Sophie is referring to the Black Panther movement, when women in the party practiced feminist self-care as a political and radical act of self-love and self-preservation.
In this context, self-care was as an act of appreciation and acceptance for one’s mind and body as it was and is, a way to build up energy to resist oppression and discrimination, and to live a full life in an unequal world.
‘Once I understood that I needed to meet my own needs in order to contribute to uplifting and healing my community, that’s when the concept of self-care really began to resonate,’ she explains.
Sophie’s community-centric approach to wellbeing is a far cry from the highly individualistic self-care advice we’re sold by major corporations. She points out that this is not unintentional, that current systems of power thrive on offering, ‘individual, short-term distractions and cures that keep us rooted in the day to day.’
While Sophie admits that a bubble bath and a face mask certainly isn’t hurting anyone, she recommends placing more focus on how each of our actions and interactions – no matter how small – could contribute to a larger framework of healing. Luckily, for the youth of today, this isn’t a hard concept to grasp.
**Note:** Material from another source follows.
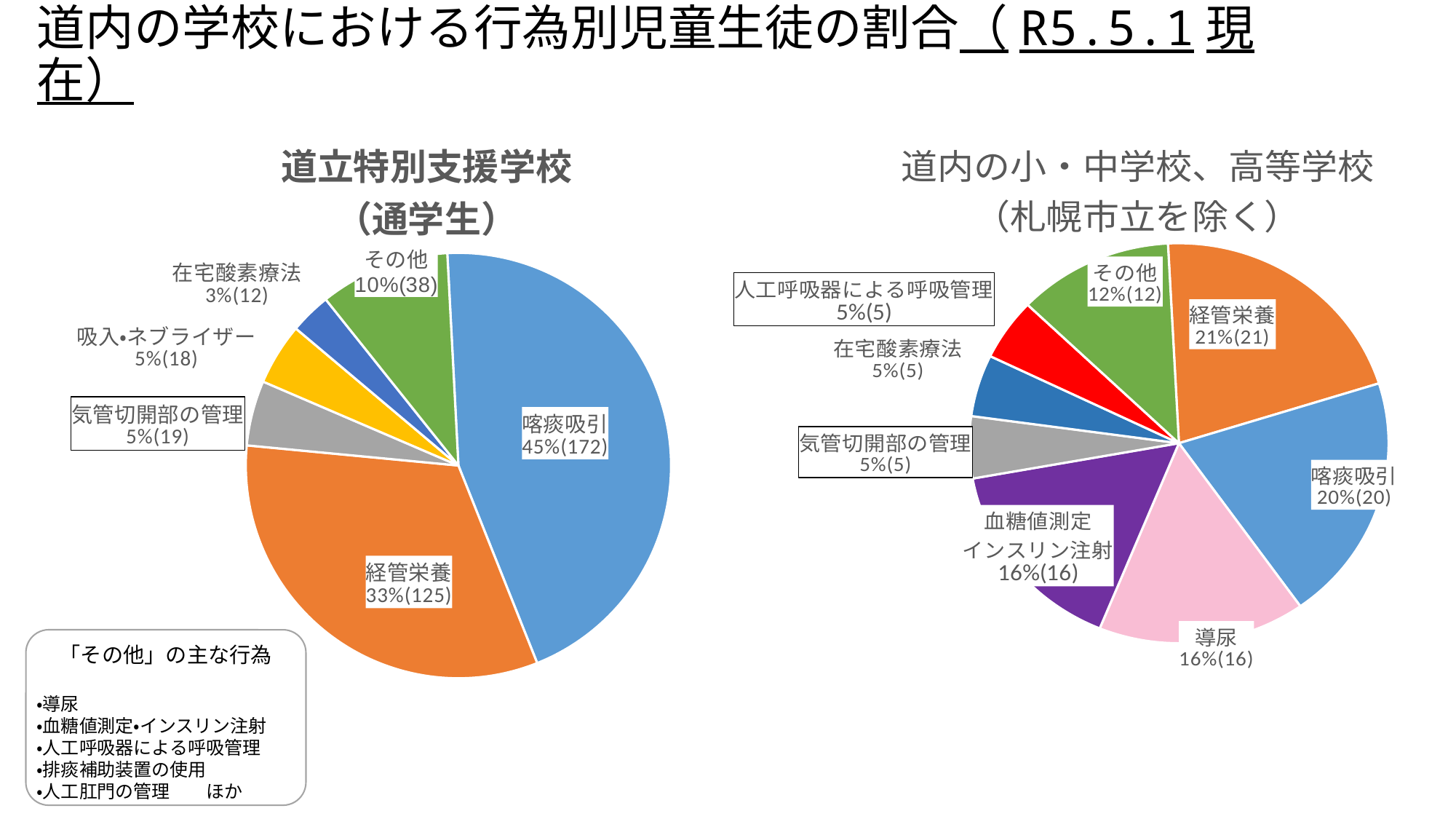
In the 道立特別支援学校（通学生） chart, what is the share for 喀痰吸引? 45%(172) In the 道立特別支援学校（通学生） chart, what is the value shown for 経管栄養? 33%(125) In the 道内の小・中学校、高等学校（札幌市立を除く） chart, which is larger: その他 or 気管切開部の管理? その他 In the 道内の小・中学校、高等学校（札幌市立を除く） chart, which category has the largest share? 経管栄養 In the 道内の小・中学校、高等学校（札幌市立を除く） chart, what is the value shown for 導尿? 16%(16) In the 道立特別支援学校（通学生） chart, what colour is the 喀痰吸引 slice? blue In the 道内の小・中学校、高等学校（札幌市立を除く） chart, what is the share for 経管栄養? 21%(21) In the 道内の小・中学校、高等学校（札幌市立を除く） chart, how many slices does the pie have? 8 In the 道立特別支援学校（通学生） chart, what is the difference in count between 喀痰吸引 (172) and 経管栄養 (125)? 47 In the 道立特別支援学校（通学生） chart, which category has the smallest share? 在宅酸素療法 In the 道立特別支援学校（通学生） chart, how many slices does the pie have? 6 What type of chart is used for 道立特別支援学校（通学生）? pie chart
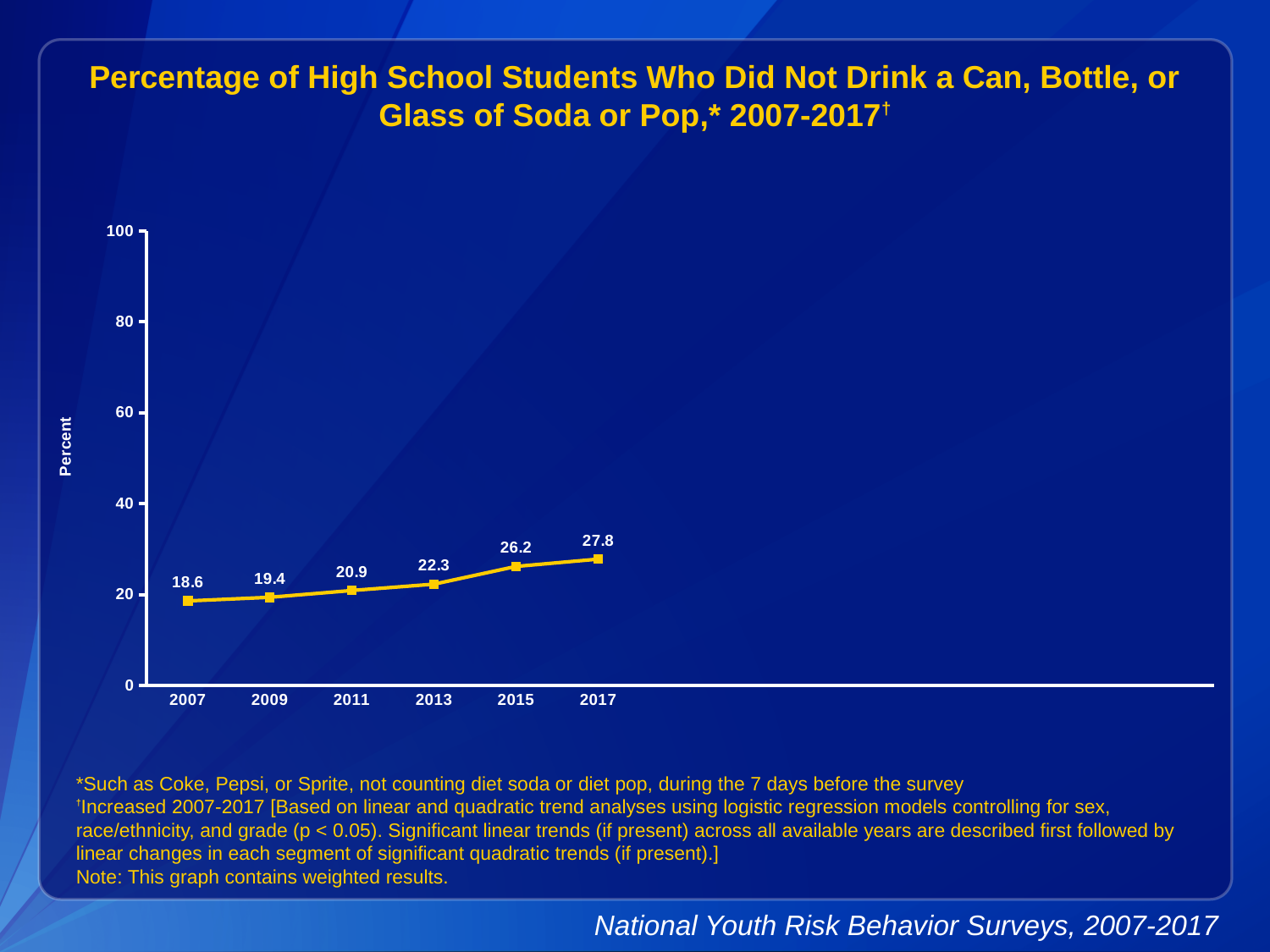
What is the value for 2017? 27.8 How many years are plotted on the chart? 6 Is the value for 2017 greater or less than 40? less What kind of chart is shown? line chart What is the difference between the values for 2015 and 2013? 3.9 Which year has the lowest value? 2007 Which year has the highest value? 2017 Do the values rise or fall from 2007 to 2017? rise What is the difference between the values for 2017 and 2007? 9.2 What is the value for 2007? 18.6 What is the value for 2013? 22.3 Which is larger, the value for 2011 or the value for 2015? 2015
‘Gen Z has done a really good job realizing that we’re being sold individual band-aids for systemic bullet holes,’ Sophie says. ‘Healing those systemic wounds takes communal power. It takes us working together and it takes us working intergenerationally to heal them.’
Intergenerational communication is especially vital to making progress, Sophie says, and it’s why she serves on the National Advisory Council for the Substance Abuse and Mental Health Services Administration (SAMHSA).
While striving to influence policy by meeting with those in positions of power, Sophie has noticed a pattern of disillusionment about the issues they believe young people face.